The appellants did not want to use the patented seeds but were concerned that their crops and seeds would be contaminated with the patented seeds and that as a result, they would be sued by Monsanto for patent infringement. The appellants alleged that they their fear of suit prevented them from planting crops that may have become contaminated by Monsanto’s seeds. At one point, appellants asked Monsanto for a written convenant not to sue.

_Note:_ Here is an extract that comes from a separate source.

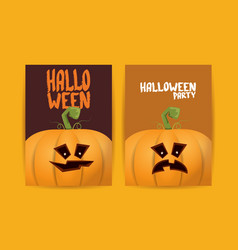 halloween vertical cartoon posters set with vector image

Monsanto refused their request and directed appellants to its website wherein Monsanto noted that it would not exercise its patent rights where trace amounts of the patented seeds or traits are present in farmer’s fields as a result of inadvertant means. The district court ruled in favor of Monsanto who argued that the court had no jurisdiction because appellants lacked an essential element of standing – a live case or controversy.

Appellants’ Subjective Fear of Suit Is Not Enough

The Federal Circuit affirmed the district court’s holding that appellants had not demonstrated that their fear of suit does not rise to an actual controversy between the parties having adverse legal interests, of sufficient immediacy and reality to warrant the issuance of a declaratory judgement. The court noted that even though some of the appellants could be liable for infringement if they used or sold the patented seeds or plants (even very small quantities of the patented technology) Monsanto’s explicit representations not to take legal action against inadvertant use of the technology is essentially equivalent to a convent not to sue. The appellants also failed to show that their possible use would fall outside the disclaimed minimal use. 

Thus this case provides patentees a road map to avoid unwanted validity challenges from potential plaintiffs who may seek to invalidate patents that are unlikely to be asserted against them sans a convent not to sue.